There is no change required. On ARM virt_to_mfn is implemented with:

pfn_to_mfn(virt_to_phys(v) >> XEN_PAGE_SHIFT)

which will return a 4KB PFN (see patch #23).

> 
>>  		queue->tx_copy_ops[*copy_ops].dest.domid = DOMID_SELF;
>>  		queue->tx_copy_ops[*copy_ops].dest.offset =
>> -			offset_in_page(skb->data);
>> +			offset_in_page(skb->data) & ~XEN_PAGE_MASK;
>>  
>>  		queue->tx_copy_ops[*copy_ops].len = data_len;
>>  		queue->tx_copy_ops[*copy_ops].flags = GNTCOPY_source_gref;
>> @@ -1366,8 +1367,8 @@ static int xenvif_handle_frag_list(struct xenvif_queue *queue, struct sk_buff *s
> 
> This function is to coalesce frag_list to a new SKB. It's completely
> fine to use the natural granularity of backend domain. The way you
> modified it can lead to waste of memory, i.e. you only use first 4K of a
> 64K page.

Thanks for explaining. I wasn't sure how the function works so I change
it for safety. I will redo the change.

FWIW, I'm sure there is other place in netback where we waste memory
with 64KB page granularity (such as grant table). I need to track them.

Let me know if you have some place in mind where the memory usage can be
improved.

>>  			return -ENOMEM;
>>  		}
>>  
>> -		if (offset + PAGE_SIZE < skb->len)

Task statement
Write the next part of the Xen netback patch review above, starting right after its last line.

Text extracted page by page
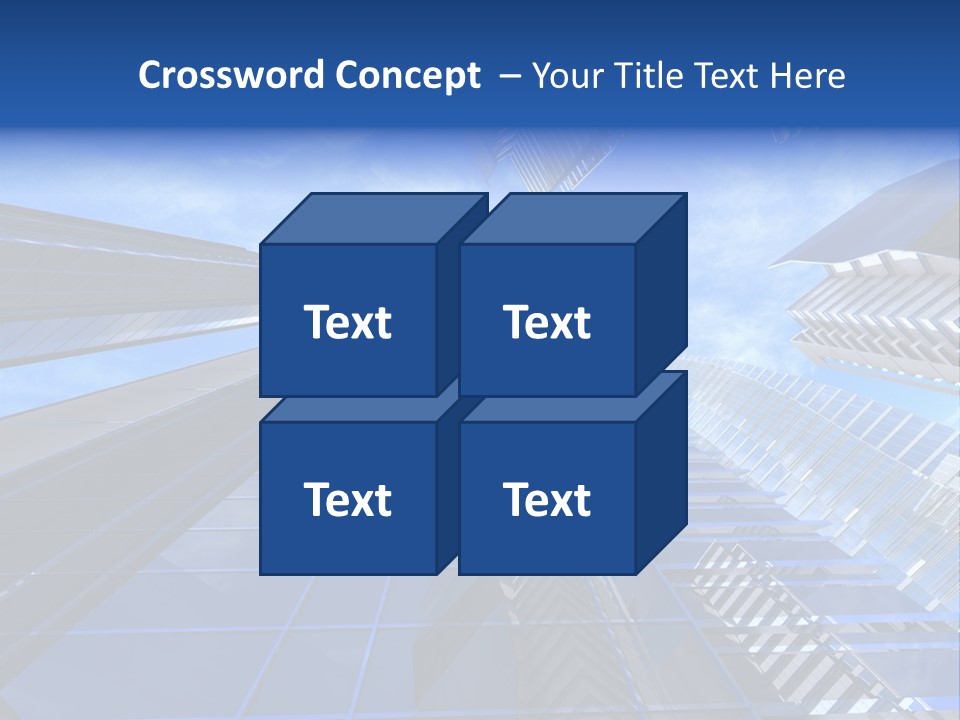 Crossword Concept – Your Title Text Here

Text

Text

Text

Text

Answer for this exercise
>> -			len = PAGE_SIZE;
>> +		if (offset + XEN_PAGE_SIZE < skb->len)
>> +			len = XEN_PAGE_SIZE;
>>  		else
>>  			len = skb->len - offset;
>>  		if (skb_copy_bits(skb, offset, page_address(page), len))
>> @@ -1396,7 +1397,7 @@ static int xenvif_handle_frag_list(struct xenvif_queue *queue, struct sk_buff *s
>>  	/* Fill the skb with the new (local) frags. */
>>  	memcpy(skb_shinfo(skb)->frags, frags, i * sizeof(skb_frag_t));
>>  	skb_shinfo(skb)->nr_frags = i;
>> -	skb->truesize += i * PAGE_SIZE;
>> +	skb->truesize += i * XEN_PAGE_SIZE;
> 
> The true size accounts for the actual memory occupied by this SKB. Since
> the page is allocated with alloc_page, the granularity should be
> PAGE_SIZE not XEN_PAGE_SIZE.

Ok. I will replace with PAGE_SIZE.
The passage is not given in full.